PROBLEM SET
1. Answer these questions from the article on The Lotus Consent:
(a) Who worked with Piyal Bhattacharya on the sets and prop designs?
(b) What distinct name does the character Beeta have?
(c) In which city does Devasena live?
2. Repeat the passage of the article on The Lotus Consent word for word, from "As Beeta he" to "of their own.".

It is extremely challenging even to watch a play performed in a genre you have never witnessed before, in a language – Sanskrit – you are not familiar with, with a form that is unique and content drawn majorly from the theory of classical Sanskrit drama. Leave alone writing about the play and its performance, the technical intricacies, and the story it narrates over the two hours of performance.

Piyal Bhattacharya is responsible for training the actors, directing the sets and prop designs along with Moumita Sankhari, and presenting the play in its finished form, of Marga Natya. He has studied everything there is to know to define this form, which he says is ‘practised as a guru-shishya parampara system of training under the Drama Section of the Sangeet Natak Akademi’.

The Lotus Consent is explained in great detail in the programme catalogue which spells out the characters and their significance within the performance, and the story according to the rigid rules of Bharata’s Natya Shastra through the seven functions as follows: Angik which refers to expression through the body, Vachik meaning elocution and speech or dialogue, Sattvik or the spiritual element, Geet standing for lyrics and song, Vadya, signifying musical instruments, Aharya, the function of eating, and Sajja meaning relaxation.

Bhattacharya has taken these basic principles to create the practice of Marga Natya through performance theatre.

The Lotus Consent presents what may be rightly described as a one-man performance, where the same actor performs different roles, even at the same time, with his dialogue or monologue in Sanskrit, with a little Hindi thrown in.

He performs as the Nandi to open the play with an invocation of Lord Shiva. Once that is over, he turns into the Sutradhar (the one who holds the thread of the play from beginning to end) who is a common character in all Sanskrit plays, and then evolves into Beeta, another constant character in classical Sanskrit drama who, however, has a distinct name – Samvatsara.

As Beeta he is a microcosm of the middle class, becoming a messenger carrying the message of love as and when necessary, and narrates the backdrop and a brief synopsis of the play.

The “Lotus” in the title stands for a real lotus, handed over to Beeta to carry to Devasena as a token of the love of Muladeva, King of Pataliputra, who has fallen in love with Devasena, his wife’s sister who lives in Ujjain. Muladeva is a happily married man, yet he is desperate to unite with Devasena. The play negotiates the journey and the adventures Beeta must traverse in order to reach Devasena, and get her consent through the Lotus.

So, we are introduced to different characters with expertise in different fields but with human follies of their own.

ENTRIES SHOWN
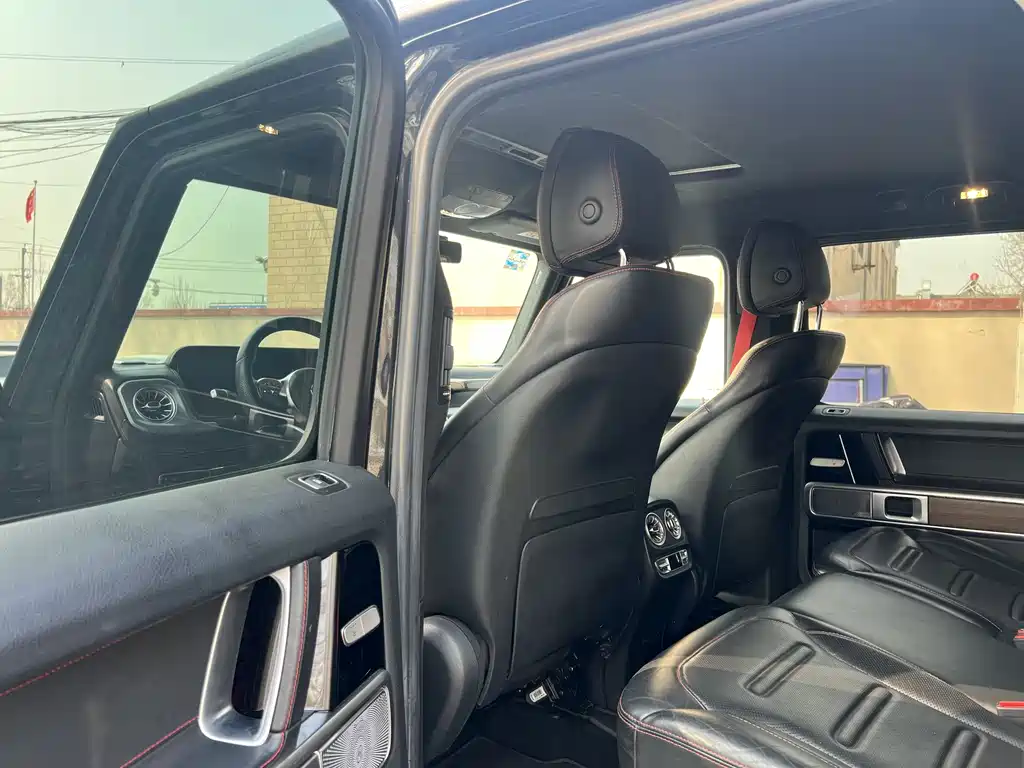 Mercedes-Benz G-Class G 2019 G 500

--

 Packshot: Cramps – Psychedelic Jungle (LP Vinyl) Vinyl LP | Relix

TASK-BY-TASK RESULTS
1.
(a) Moumita Sankhari
(b) Samvatsara
(c) Ujjain

2.
As Beeta he is a microcosm of the middle class, becoming a messenger carrying the message of love as and when necessary, and narrates the backdrop and a brief synopsis of the play.

The “Lotus” in the title stands for a real lotus, handed over to Beeta to carry to Devasena as a token of the love of Muladeva, King of Pataliputra, who has fallen in love with Devasena, his wife’s sister who lives in Ujjain. Muladeva is a happily married man, yet he is desperate to unite with Devasena. The play negotiates the journey and the adventures Beeta must traverse in order to reach Devasena, and get her consent through the Lotus.

So, we are introduced to different characters with expertise in different fields but with human follies of their own.